Task goal -> Copy out the listing from the line containing "How far apart" through the line containing "Answer: the sequined", with both of those lines included and every line kept exactly as it appears.

==== Recorded information

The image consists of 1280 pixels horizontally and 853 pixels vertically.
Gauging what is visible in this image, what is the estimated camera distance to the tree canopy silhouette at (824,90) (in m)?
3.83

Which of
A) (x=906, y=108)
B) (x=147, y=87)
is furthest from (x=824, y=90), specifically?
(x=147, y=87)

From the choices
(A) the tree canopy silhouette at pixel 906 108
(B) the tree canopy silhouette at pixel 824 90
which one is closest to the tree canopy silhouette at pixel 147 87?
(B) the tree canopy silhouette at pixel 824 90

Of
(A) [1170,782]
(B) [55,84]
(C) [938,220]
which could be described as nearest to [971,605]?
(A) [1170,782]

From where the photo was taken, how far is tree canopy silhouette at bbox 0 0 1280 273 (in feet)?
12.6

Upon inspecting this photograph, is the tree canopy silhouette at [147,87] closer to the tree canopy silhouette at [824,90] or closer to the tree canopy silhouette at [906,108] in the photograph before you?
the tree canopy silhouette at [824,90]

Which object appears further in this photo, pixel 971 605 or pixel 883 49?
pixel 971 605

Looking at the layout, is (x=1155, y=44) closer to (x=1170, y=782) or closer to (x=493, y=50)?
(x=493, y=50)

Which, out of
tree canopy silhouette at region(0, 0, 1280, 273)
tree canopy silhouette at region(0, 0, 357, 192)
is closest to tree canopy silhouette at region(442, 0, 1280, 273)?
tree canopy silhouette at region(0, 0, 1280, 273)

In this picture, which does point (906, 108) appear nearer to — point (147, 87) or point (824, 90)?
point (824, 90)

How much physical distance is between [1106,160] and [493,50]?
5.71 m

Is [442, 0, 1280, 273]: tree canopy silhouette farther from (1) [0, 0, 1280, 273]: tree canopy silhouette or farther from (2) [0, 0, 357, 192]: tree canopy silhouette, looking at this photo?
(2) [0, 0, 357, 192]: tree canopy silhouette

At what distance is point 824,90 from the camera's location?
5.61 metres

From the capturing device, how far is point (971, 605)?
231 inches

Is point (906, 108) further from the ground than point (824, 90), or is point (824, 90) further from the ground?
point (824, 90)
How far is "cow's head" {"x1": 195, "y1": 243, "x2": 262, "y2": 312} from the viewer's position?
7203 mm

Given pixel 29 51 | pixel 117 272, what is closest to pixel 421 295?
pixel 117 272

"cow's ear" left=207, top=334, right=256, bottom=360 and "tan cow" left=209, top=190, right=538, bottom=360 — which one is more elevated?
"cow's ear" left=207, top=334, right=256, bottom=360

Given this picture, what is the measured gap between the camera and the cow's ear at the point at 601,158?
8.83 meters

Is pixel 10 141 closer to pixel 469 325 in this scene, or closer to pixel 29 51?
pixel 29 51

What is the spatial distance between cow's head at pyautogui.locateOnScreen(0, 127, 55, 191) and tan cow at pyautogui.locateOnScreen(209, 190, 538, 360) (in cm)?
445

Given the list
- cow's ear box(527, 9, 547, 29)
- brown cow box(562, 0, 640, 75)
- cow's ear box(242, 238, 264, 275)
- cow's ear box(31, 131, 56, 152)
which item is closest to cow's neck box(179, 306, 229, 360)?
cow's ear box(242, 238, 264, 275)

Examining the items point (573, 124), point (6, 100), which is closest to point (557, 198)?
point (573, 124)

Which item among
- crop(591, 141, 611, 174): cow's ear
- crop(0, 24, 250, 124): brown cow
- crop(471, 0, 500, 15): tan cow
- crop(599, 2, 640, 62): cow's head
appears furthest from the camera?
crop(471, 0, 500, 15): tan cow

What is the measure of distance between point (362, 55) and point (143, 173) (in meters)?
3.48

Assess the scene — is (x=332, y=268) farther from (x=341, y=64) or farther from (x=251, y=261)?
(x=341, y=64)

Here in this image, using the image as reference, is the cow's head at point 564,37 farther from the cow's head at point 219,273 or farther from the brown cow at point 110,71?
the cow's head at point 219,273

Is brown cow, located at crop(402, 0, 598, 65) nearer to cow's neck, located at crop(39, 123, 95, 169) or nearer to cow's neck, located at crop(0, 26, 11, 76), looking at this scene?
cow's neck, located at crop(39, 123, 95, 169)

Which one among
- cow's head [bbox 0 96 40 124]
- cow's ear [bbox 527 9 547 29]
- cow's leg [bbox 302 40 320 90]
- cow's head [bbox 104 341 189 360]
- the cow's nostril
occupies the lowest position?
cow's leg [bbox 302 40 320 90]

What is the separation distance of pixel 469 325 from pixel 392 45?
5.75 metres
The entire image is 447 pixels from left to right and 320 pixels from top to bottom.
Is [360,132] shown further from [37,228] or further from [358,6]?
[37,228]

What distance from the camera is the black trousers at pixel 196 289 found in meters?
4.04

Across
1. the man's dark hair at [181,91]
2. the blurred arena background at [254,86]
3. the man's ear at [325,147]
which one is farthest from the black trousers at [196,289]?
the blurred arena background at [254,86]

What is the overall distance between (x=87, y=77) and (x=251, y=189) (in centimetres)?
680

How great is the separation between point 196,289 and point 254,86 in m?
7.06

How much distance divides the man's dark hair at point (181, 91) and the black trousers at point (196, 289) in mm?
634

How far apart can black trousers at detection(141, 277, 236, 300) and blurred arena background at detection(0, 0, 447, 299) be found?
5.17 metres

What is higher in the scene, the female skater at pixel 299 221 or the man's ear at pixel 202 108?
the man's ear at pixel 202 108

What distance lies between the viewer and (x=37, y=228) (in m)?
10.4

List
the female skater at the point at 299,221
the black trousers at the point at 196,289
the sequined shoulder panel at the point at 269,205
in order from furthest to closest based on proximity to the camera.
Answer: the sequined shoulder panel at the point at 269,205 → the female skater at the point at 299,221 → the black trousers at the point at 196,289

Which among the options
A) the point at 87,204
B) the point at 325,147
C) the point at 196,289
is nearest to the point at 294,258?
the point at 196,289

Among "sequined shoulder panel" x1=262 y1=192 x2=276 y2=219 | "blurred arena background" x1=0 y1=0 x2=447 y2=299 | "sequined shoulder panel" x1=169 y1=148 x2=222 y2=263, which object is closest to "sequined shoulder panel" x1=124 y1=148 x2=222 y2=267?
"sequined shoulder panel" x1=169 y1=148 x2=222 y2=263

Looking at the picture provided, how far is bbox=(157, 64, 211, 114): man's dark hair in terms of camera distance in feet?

========

Written answer ->
How far apart can black trousers at detection(141, 277, 236, 300) and blurred arena background at detection(0, 0, 447, 299) be found?
5.17 metres

What is higher in the scene, the female skater at pixel 299 221 or the man's ear at pixel 202 108?
the man's ear at pixel 202 108

What distance lies between the viewer and (x=37, y=228) (in m)?
10.4

List
the female skater at the point at 299,221
the black trousers at the point at 196,289
the sequined shoulder panel at the point at 269,205
in order from furthest to closest based on proximity to the camera.
Answer: the sequined shoulder panel at the point at 269,205 → the female skater at the point at 299,221 → the black trousers at the point at 196,289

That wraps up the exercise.